- Consignes:
a – Dans l'extrait sur l'alimentation, l'activité physique et les territoires, relevez toutes les composantes de l'environnement géographique données entre parenthèses après « Un environnement géographique ».
b – Selon l'extrait sur l'alimentation, l'activité physique et les territoires, à partir de quelle distance entre le lieu de résidence et un espace vert les habitants des quartiers défavorisés de Londres avaient-ils moins de chance d'atteindre le niveau recommandé d'activité physique ?
c – Prolongez l'extrait sur l'alimentation, l'activité physique et les territoires au-delà de sa dernière phrase.

- Extrait:
= = =
En France, une seule étude s’est intéressée aux relations entre l’environnement alimentaire au sens géographique et les comportements alimentaires. Dans ce travail, aucune association n’a été documentée entre l’accessibilité spatiale aux boulangeries, aux magasins d’approvisionnement alimentaire et aux restaurants fast-foods d’une part et la consommation de fruits et légumes, la consommation de frites et de chips, le fait de grignoter en regardant la télévision et l’utilisation de sodas plutôt que d’eau comme boisson la plus fréquente d’autre part. Il convient toutefois de noter qu’une variété d’approches sophistiquées de mesure de l’environnement alimentaire appliquées dans la recherche anglo-saxonne n’a pas encore été mobilisée en contexte français.

Activité physique et territoires

Concernant les disparités de pratiques d’activité physique et notamment des activités réalisées dans le cadre des déplacements actifs (marche et vélo), la dernière Enquête nationale transport et déplacements a mis en évidence des variations de pratique de la marche et du vélo en fonction des niveaux d’urbanisation. Ainsi en 2008, la part des modes actifs dans les déplacements en semaine déclarés par les ménages est nettement en faveur des centres urbains, au détriment des espaces ruraux. On observe une tendance à la diminution des modes actifs au fur et à mesure de l’éloignement du centre-ville.
Plusieurs caractéristiques des espaces de vie pourraient rendre compte des disparités sociales et spatiales de pratique d’activité physique. On observe une plus grande utilisation de la voiture dans les quartiers favorisés et des déplacements à pieds ou en transports en commun plus importants dans les quartiers défavorisés. Un environnement géographique (espaces verts, qualité des infrastructures, esthétique, sécurité, réseau social) plus favorable à la pratique d’activités physiques de loisirs se retrouve dans les quartiers favorisés. Cependant, une étude française montre que les relations entre le niveau socioéconomique du quartier de résidence et l’accessibilité spatiale aux équipements sportifs sont complexes et varient selon le type d’équipement et la qualité des installations.
Si l’activité physique globale ne semble pas être affectée par le niveau socioéconomique du quartier de résidence, la pratique de la marche dans le cadre des transports serait plus importante dans les quartiers qui associent un niveau élevé de « marchabilité » et un niveau élevé de revenu. Un exemple permet d’illustrer le lien entre proximité d’espaces verts et « marchabilité » d’un quartier : une étude récente, réalisée dans des quartiers défavorisés de Londres, a montré qu’au-delà d’un seuil de 300 m entre le lieu de résidence et un espace vert, les habitants avaient moins de chance d’atteindre le niveau recommandé d’activité physique. Des éléments liés aux représentations des équipements récréatifs, des espaces verts et plus largement des espaces de vie pourraient en partie contribuer à expliquer les différences de pratique d’activité physique en limitant les motivations dans des quartiers défavorisés même si ces derniers ont des équipements de proximité. Néanmoins, l’analyse comparative de ces résultats est limitée par l’emploi non standardisé des critères (de populations, de contextes urbains) et des mesures choisies pour évaluer l’environnement géographique.
= = =
- Lignes de questions sur des scènes:
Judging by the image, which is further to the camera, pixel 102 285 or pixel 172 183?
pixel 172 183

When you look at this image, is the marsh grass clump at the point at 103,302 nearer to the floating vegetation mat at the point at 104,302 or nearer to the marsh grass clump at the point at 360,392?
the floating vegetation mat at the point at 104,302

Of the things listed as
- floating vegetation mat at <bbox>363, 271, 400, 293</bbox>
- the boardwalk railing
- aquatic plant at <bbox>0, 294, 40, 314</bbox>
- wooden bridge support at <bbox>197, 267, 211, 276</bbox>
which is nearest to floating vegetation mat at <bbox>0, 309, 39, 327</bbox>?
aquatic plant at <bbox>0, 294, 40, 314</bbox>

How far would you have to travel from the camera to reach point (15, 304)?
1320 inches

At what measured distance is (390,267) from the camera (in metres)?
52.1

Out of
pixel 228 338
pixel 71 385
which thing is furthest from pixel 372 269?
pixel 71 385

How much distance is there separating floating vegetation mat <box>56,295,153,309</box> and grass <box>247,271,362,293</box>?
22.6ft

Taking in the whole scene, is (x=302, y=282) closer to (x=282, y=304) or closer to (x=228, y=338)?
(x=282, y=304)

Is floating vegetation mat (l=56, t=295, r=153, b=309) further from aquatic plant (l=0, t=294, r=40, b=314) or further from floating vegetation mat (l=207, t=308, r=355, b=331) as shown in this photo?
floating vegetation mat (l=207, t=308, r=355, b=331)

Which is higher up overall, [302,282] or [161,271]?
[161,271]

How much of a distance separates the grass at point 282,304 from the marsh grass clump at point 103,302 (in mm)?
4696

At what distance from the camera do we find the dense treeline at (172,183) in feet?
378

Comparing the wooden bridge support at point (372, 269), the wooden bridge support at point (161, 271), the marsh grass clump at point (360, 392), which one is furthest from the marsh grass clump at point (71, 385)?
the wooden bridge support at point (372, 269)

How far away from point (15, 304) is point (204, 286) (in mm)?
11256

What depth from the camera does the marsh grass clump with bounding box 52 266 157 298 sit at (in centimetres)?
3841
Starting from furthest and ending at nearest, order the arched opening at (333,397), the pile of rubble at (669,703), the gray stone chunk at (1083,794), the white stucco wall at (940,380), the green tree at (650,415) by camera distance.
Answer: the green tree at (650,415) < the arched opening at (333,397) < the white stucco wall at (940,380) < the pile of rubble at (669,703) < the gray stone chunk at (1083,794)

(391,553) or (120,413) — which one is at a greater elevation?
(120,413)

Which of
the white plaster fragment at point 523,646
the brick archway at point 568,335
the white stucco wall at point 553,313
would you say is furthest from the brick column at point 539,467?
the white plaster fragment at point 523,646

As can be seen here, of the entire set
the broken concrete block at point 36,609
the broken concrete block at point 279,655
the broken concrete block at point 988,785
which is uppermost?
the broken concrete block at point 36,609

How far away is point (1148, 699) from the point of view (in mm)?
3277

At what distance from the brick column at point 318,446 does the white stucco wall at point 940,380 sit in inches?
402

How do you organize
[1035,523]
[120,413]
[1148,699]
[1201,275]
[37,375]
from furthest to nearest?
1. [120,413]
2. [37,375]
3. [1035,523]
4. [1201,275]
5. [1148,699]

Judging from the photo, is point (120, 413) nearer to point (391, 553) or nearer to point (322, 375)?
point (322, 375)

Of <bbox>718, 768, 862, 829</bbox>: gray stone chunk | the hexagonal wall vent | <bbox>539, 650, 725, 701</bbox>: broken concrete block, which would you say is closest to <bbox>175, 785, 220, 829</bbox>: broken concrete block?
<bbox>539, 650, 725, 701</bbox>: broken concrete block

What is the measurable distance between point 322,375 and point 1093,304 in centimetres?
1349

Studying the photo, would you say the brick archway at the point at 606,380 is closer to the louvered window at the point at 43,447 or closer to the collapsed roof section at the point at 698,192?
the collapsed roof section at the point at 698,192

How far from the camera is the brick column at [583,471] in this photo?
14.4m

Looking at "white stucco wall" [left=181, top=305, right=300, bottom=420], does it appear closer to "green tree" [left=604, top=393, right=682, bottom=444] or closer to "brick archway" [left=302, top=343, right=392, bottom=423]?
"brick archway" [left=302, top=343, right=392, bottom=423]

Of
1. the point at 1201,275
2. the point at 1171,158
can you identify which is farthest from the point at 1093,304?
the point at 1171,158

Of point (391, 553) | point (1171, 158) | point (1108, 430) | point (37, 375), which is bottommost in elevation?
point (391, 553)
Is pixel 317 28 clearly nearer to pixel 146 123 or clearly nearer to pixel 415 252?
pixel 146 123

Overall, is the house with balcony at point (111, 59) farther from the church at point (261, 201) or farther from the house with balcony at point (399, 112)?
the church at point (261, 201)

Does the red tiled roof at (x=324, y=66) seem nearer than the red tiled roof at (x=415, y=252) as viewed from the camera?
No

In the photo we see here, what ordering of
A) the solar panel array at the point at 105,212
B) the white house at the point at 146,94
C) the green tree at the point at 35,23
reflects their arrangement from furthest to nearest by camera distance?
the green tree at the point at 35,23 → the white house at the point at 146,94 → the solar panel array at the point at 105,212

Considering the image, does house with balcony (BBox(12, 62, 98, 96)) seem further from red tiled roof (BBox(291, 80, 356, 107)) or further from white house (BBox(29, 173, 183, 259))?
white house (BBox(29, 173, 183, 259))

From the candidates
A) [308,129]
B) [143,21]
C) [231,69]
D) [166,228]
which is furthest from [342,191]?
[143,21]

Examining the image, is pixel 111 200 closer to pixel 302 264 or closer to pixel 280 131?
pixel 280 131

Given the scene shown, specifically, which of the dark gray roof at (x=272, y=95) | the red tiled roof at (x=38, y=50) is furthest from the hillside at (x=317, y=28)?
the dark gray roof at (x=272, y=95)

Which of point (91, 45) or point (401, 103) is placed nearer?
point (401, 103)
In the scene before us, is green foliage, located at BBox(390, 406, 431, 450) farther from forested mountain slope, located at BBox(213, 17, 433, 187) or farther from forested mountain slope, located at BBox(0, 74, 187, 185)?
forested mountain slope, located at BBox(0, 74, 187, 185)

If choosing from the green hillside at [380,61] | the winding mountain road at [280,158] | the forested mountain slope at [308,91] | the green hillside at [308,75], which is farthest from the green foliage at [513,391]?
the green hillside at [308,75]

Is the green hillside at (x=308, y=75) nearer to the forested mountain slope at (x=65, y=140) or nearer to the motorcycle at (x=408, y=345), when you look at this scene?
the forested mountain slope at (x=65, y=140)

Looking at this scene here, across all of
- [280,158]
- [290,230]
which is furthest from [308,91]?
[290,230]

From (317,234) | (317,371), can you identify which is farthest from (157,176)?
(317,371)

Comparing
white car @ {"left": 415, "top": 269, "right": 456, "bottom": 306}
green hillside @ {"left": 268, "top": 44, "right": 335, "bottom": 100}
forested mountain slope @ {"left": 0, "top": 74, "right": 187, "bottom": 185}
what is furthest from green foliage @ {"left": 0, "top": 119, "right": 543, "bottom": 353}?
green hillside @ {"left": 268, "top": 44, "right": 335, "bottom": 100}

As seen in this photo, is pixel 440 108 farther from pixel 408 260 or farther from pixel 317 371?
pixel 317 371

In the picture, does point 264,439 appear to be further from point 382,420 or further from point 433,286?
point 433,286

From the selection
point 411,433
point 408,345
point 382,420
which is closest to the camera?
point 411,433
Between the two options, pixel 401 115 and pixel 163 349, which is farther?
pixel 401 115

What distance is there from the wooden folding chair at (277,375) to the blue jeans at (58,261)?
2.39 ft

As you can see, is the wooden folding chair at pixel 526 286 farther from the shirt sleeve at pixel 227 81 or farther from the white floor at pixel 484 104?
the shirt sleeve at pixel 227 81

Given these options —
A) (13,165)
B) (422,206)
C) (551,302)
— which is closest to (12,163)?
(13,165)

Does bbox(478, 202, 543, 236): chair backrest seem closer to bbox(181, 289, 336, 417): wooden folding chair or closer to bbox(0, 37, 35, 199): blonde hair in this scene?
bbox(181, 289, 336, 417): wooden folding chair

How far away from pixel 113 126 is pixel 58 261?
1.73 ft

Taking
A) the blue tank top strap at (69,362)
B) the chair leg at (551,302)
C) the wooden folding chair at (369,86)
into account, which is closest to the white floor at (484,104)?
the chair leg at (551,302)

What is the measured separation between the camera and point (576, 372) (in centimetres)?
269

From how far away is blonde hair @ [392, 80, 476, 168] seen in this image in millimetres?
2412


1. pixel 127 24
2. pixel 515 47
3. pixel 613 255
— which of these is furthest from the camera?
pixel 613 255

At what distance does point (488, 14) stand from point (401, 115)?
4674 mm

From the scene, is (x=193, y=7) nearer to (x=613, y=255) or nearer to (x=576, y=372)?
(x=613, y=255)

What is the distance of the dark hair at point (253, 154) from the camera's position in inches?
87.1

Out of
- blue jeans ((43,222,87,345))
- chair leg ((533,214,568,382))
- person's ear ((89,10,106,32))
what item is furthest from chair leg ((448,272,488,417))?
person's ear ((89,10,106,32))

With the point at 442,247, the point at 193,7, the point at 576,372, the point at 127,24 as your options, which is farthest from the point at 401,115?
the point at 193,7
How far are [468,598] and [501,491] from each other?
= = =
- Corrigé:
a – espaces verts, qualité des infrastructures, esthétique, sécurité, réseau social

b – Au-delà d'un seuil de 300 m.

c –
Par ailleurs, les différentes formes urbaines entre les pays, la variété des définitions de l’environnement de vie (échelles, mesures) et les diverses populations visées sont autant d’éléments qui participent à la diversité des associations rapportées dans la littérature scientifique internationale. Il est donc difficile de conclure de façon tranchée sur l’existence de relations entre caractéristiques de l’environnement physique (aménagement du territoire, systèmes de transports…), niveau socioéconomique des espaces de vie et pratique d’activité physique (loisirs, transports).
Néanmoins, il semble bien établi que, chez les jeunes, une faible distance entre le domicile et l’école (1,5 km maximum pour la marche et 3 km pour le vélo, selon une étude portant sur des enfants de 11-12 ans en Belgique) et un environnement perçu comme « sûr » (délinquance, trafic) sont associés à un mode de vie plus actif. Chez les adultes, la densité de l’offre de transport en commun, la présence d’un réseau de rues important et l’accessibilité spatiale à des équipements et à des services de proximité sont les éléments les plus souvent associés à la pratique de la marche et du vélo au quotidien.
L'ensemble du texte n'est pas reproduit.